• **WORK TO DO**
Please reproduce the records word for word, starting at the line with "How far does" and continuing to the last line of the records, both included.

• **DATA TO PROCESS**
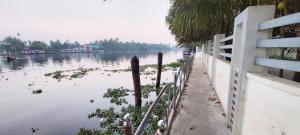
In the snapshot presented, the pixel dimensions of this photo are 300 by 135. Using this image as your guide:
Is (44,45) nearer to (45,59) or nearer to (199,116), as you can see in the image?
(45,59)

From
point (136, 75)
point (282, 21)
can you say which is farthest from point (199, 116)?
point (136, 75)

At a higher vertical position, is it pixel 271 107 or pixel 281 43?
pixel 281 43

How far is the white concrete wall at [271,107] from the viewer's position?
1854 millimetres

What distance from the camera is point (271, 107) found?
2.27 m

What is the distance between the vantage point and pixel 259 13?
2877 mm

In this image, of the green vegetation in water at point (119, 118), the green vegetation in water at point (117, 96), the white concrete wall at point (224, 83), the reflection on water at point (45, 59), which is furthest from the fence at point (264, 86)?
the reflection on water at point (45, 59)

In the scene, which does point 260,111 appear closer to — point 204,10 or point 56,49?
point 204,10

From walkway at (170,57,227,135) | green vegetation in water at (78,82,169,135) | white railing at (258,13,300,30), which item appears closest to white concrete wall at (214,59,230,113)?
walkway at (170,57,227,135)

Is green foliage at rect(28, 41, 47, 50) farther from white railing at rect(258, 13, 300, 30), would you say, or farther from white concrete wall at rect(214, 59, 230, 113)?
white railing at rect(258, 13, 300, 30)

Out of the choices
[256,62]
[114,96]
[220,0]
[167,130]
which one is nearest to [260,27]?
Answer: [256,62]

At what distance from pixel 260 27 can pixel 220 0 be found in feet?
7.56

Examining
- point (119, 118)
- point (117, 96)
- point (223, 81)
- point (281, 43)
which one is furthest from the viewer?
point (117, 96)

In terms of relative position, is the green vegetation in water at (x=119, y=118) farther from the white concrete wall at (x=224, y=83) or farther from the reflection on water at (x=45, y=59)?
the reflection on water at (x=45, y=59)

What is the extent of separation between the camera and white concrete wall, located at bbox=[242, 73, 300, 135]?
73.0 inches
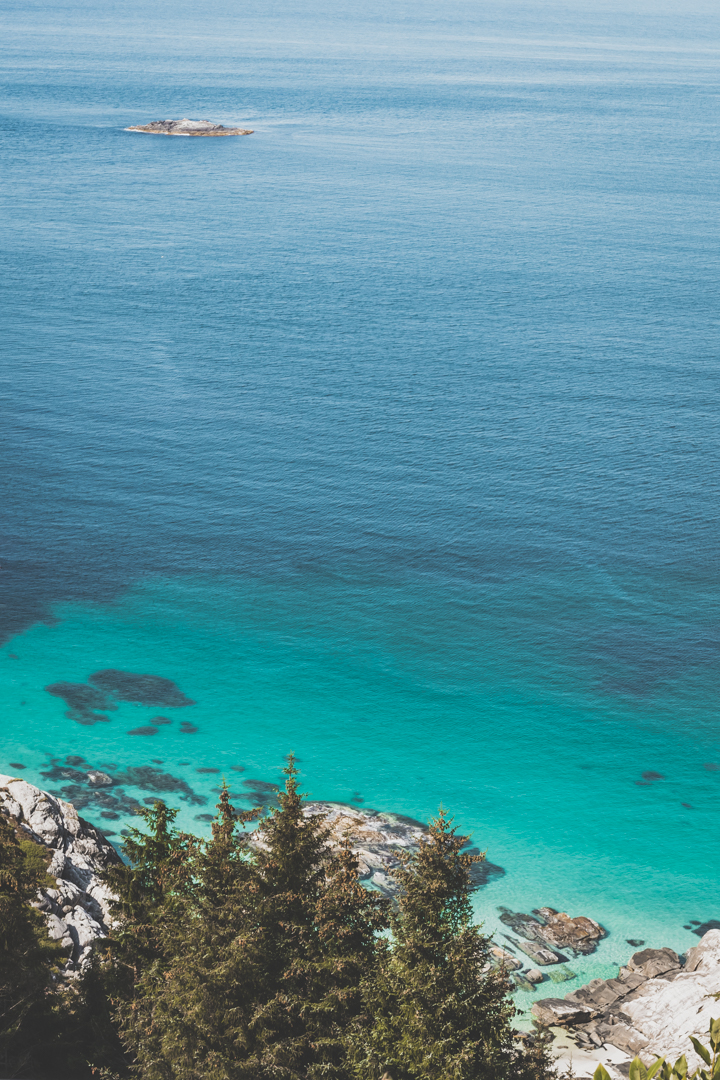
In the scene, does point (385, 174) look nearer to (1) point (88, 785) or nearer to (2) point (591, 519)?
(2) point (591, 519)

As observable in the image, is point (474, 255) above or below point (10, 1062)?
above

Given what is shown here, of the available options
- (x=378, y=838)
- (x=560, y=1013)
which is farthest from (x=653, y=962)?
(x=378, y=838)

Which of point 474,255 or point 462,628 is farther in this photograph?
point 474,255

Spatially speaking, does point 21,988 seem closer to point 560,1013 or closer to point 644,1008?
point 560,1013

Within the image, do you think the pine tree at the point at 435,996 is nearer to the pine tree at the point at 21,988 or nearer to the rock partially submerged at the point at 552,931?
the pine tree at the point at 21,988

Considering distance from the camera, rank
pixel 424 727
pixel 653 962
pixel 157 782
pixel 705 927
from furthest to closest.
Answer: pixel 424 727 < pixel 157 782 < pixel 705 927 < pixel 653 962

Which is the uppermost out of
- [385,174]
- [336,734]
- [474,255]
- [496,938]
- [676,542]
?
[385,174]

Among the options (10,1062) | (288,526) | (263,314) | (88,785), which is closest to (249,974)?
(10,1062)
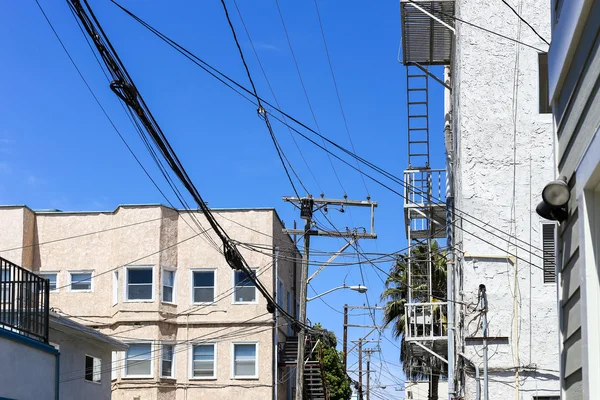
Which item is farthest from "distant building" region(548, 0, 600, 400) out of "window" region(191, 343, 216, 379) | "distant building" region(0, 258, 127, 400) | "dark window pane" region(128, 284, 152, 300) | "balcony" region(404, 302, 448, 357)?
"dark window pane" region(128, 284, 152, 300)

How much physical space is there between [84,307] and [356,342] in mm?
24486

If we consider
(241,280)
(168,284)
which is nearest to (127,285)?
(168,284)

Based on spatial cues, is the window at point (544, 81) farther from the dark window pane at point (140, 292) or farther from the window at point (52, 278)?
the window at point (52, 278)

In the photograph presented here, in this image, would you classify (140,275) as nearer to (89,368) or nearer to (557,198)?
(89,368)

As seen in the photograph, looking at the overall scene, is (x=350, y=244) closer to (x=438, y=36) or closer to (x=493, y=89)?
(x=438, y=36)

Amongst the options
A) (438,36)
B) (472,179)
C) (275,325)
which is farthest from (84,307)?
(472,179)

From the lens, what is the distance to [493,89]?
65.0ft

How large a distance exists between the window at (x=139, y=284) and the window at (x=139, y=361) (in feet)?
5.79

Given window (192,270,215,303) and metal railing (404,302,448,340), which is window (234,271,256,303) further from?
metal railing (404,302,448,340)

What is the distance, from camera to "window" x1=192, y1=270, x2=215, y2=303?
35000 mm

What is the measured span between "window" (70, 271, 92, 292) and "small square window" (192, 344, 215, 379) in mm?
4795

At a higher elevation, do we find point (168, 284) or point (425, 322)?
point (168, 284)

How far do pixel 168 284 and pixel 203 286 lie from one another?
4.22ft

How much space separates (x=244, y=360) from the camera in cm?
3425
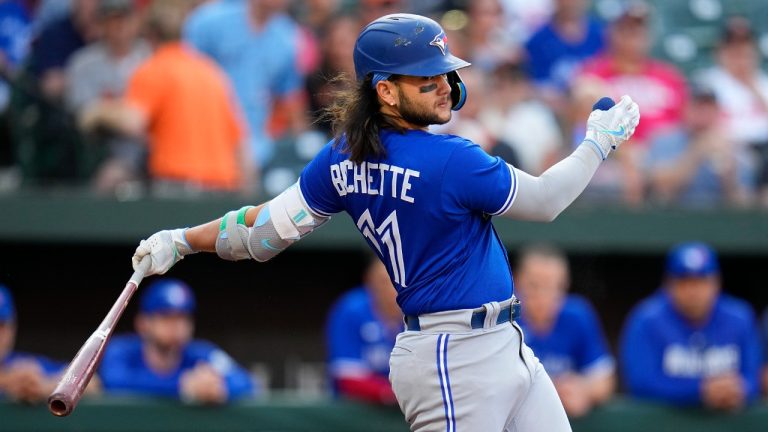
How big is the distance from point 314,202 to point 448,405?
2.71ft

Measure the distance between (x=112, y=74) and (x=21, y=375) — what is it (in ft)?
7.04

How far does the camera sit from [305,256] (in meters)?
8.66

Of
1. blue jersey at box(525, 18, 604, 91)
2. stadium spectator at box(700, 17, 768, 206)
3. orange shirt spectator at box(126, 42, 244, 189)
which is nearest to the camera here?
orange shirt spectator at box(126, 42, 244, 189)

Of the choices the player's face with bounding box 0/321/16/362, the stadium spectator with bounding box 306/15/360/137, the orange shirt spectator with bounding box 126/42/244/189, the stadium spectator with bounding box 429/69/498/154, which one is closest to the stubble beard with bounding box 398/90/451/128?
the stadium spectator with bounding box 429/69/498/154

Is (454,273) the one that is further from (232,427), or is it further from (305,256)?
(305,256)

• **EXERCISE OUTPUT**
How far does the camera sit from [305,256] (in meters)?
8.66

Of
1. blue jersey at box(525, 18, 604, 91)
2. stadium spectator at box(700, 17, 768, 206)
3. orange shirt spectator at box(126, 42, 244, 189)
which is nearest to the camera here?
orange shirt spectator at box(126, 42, 244, 189)

Of the choices the player's face with bounding box 0/321/16/362, the stadium spectator with bounding box 306/15/360/137, the orange shirt spectator with bounding box 126/42/244/189, the stadium spectator with bounding box 429/69/498/154, which one is closest to the stubble beard with bounding box 398/90/451/128?
the stadium spectator with bounding box 429/69/498/154

Is (454,273) the one that is further from (232,427), or is it further from (305,256)?
(305,256)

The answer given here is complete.